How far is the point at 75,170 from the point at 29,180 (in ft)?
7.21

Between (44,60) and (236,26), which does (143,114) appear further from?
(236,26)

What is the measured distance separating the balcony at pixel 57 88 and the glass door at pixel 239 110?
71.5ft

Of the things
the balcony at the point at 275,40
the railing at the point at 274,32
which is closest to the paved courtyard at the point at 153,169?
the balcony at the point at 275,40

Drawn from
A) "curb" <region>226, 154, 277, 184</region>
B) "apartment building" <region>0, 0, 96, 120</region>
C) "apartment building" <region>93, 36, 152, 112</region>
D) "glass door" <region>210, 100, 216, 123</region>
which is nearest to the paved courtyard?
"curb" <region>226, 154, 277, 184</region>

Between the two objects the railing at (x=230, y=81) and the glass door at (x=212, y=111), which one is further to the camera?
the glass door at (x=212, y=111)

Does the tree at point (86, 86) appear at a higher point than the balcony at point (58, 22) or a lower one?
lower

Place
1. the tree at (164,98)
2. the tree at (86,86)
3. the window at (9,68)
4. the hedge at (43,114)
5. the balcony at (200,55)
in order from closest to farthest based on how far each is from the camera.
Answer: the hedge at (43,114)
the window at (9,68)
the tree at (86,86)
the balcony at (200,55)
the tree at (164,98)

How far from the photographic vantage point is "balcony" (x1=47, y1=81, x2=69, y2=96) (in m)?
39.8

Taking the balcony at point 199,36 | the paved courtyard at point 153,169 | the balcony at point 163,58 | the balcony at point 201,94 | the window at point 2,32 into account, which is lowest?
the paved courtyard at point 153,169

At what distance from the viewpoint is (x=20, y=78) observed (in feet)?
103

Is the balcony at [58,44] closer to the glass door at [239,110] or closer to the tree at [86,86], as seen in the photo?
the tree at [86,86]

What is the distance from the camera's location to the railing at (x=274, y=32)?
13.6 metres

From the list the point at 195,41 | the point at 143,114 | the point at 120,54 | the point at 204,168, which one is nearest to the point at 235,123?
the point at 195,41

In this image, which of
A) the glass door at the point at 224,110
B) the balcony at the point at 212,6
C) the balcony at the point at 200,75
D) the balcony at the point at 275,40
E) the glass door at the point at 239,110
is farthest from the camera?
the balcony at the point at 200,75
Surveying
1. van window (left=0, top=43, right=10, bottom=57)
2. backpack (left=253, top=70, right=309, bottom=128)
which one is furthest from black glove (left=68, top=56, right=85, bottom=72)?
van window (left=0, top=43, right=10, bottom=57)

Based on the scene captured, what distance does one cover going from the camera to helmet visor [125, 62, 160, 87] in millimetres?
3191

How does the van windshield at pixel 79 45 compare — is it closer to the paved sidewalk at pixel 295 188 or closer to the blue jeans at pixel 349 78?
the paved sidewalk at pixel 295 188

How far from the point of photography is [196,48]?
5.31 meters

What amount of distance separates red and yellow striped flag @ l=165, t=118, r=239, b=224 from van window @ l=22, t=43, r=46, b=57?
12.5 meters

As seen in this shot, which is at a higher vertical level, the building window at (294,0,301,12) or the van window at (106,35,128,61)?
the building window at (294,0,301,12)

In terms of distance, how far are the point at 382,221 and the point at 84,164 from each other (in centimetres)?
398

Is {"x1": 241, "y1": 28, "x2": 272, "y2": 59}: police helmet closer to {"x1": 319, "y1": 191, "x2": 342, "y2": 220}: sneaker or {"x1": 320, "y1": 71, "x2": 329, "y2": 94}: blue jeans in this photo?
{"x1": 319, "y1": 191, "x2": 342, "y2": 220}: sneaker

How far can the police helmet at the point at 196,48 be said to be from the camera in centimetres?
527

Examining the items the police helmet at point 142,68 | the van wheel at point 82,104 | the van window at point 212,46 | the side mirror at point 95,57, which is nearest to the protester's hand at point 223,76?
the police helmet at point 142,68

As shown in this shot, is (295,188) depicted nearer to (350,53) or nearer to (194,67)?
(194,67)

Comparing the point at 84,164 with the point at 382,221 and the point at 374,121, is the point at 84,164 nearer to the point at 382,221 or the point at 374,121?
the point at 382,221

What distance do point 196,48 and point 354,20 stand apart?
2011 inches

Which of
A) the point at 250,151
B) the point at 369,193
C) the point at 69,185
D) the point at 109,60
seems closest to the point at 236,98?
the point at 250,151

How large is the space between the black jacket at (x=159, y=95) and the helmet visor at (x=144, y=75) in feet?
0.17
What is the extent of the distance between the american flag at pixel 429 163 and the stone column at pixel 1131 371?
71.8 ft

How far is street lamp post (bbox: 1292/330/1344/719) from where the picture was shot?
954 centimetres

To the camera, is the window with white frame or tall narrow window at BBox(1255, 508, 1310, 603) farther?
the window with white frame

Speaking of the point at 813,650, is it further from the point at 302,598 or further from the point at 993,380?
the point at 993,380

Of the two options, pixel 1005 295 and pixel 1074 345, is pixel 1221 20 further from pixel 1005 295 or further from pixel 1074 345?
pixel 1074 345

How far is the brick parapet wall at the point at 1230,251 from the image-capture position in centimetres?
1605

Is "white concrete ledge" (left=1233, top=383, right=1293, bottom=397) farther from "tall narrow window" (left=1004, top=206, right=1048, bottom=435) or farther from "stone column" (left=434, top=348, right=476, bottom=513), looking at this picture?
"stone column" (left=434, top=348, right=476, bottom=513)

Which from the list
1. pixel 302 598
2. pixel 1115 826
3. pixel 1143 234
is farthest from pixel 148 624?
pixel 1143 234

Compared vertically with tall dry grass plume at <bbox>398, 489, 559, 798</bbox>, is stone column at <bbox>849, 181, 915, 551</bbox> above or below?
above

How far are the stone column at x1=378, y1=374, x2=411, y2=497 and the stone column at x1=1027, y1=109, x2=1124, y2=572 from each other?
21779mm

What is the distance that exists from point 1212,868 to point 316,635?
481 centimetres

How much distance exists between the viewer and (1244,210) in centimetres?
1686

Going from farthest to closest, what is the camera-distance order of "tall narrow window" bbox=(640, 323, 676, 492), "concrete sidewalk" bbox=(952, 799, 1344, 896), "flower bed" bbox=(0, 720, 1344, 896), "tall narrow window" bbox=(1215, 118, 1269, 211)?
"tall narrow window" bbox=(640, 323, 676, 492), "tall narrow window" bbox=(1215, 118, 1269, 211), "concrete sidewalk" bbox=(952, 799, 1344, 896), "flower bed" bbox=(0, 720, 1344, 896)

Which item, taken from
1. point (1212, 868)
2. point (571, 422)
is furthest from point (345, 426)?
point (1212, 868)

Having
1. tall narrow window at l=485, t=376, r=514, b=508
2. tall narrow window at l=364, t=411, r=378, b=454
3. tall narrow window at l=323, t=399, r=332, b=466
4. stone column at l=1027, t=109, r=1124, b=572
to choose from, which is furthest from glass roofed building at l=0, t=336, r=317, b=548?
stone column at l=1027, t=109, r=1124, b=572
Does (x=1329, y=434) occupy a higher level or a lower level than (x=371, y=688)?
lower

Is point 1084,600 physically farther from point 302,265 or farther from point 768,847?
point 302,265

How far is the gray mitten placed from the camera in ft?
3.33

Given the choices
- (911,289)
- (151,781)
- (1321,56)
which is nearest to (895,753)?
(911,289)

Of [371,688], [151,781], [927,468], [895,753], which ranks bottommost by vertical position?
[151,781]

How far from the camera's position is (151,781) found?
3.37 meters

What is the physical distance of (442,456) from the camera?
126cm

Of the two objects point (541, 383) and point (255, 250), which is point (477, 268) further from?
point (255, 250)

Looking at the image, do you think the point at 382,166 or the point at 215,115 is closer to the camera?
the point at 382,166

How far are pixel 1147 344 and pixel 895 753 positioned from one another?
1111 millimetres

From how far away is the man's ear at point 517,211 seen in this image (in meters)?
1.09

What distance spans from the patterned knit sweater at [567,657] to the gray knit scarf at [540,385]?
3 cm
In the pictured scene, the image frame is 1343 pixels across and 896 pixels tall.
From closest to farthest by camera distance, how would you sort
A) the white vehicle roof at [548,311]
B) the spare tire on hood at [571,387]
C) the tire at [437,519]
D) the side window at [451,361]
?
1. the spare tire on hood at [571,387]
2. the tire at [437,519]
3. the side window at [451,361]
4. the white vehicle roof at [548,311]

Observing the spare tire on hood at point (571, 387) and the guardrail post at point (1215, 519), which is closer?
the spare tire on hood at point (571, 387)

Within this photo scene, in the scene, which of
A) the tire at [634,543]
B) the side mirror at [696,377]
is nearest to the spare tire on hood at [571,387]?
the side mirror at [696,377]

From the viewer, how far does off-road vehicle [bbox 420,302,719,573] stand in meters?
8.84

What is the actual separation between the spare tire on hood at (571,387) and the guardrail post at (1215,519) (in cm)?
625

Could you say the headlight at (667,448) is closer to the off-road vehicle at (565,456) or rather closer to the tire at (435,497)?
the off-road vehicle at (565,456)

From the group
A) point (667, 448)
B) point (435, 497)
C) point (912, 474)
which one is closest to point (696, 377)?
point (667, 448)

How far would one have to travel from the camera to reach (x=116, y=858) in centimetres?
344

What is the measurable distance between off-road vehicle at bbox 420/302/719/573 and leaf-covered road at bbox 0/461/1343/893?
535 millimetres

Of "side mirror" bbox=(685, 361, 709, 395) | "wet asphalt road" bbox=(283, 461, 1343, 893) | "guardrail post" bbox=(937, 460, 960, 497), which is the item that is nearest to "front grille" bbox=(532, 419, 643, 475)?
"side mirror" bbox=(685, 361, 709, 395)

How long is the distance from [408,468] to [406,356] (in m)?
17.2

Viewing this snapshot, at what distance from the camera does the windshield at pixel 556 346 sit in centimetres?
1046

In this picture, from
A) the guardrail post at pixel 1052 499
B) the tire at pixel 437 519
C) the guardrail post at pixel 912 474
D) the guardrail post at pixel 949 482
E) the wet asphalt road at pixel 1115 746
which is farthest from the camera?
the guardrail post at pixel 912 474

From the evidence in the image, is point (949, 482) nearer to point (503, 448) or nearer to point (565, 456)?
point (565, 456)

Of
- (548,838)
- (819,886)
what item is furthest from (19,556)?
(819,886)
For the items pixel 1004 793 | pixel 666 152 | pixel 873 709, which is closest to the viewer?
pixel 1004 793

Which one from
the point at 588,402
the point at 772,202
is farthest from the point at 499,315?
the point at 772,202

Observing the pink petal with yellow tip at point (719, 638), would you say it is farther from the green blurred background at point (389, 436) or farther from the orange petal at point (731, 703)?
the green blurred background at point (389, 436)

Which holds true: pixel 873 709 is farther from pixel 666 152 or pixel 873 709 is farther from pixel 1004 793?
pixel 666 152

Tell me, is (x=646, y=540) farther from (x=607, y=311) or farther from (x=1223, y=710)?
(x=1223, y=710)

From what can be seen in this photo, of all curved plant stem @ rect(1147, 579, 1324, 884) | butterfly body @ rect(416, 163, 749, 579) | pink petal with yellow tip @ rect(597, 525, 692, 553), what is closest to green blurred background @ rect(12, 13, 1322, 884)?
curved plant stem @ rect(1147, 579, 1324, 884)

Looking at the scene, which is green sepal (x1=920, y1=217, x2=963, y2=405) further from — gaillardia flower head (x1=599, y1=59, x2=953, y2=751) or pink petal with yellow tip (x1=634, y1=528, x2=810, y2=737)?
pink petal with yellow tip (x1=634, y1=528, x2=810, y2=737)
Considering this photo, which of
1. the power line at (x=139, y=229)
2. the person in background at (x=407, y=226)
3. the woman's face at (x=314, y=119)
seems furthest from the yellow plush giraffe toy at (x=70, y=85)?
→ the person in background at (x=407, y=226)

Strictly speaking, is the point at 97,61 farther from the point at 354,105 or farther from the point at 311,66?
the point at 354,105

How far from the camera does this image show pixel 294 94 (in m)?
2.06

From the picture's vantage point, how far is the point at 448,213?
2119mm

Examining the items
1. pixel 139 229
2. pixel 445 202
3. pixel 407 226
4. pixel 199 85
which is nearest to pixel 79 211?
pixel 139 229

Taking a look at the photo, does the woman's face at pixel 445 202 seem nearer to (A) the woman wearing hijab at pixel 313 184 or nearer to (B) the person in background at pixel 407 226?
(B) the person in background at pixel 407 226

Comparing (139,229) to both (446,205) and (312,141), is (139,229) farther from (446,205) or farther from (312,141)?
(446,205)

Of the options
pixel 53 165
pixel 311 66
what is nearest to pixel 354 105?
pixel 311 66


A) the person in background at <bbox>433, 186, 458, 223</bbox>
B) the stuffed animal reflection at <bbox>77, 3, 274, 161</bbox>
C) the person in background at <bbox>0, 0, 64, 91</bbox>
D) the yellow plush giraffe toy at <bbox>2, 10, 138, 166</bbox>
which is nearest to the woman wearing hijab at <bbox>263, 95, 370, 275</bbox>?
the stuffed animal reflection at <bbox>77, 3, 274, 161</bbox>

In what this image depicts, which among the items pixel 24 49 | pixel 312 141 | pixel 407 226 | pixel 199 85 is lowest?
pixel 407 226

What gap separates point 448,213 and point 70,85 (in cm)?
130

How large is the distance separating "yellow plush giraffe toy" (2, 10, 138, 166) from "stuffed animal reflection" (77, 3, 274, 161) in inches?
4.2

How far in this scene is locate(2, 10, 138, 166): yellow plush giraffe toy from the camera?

§ §

### WHAT THIS TASK INVOLVES:
Turn the records above, from the line with "How does the" up to and including the line with "5.31 meters", into a JSON list of strings, one string per line, leaving out blank lines.

### SOLVED EXERCISE:
[
  "How does the van windshield at pixel 79 45 compare — is it closer to the paved sidewalk at pixel 295 188 or closer to the blue jeans at pixel 349 78?",
  "the paved sidewalk at pixel 295 188",
  "How far from the point of photography is [196,48]?",
  "5.31 meters"
]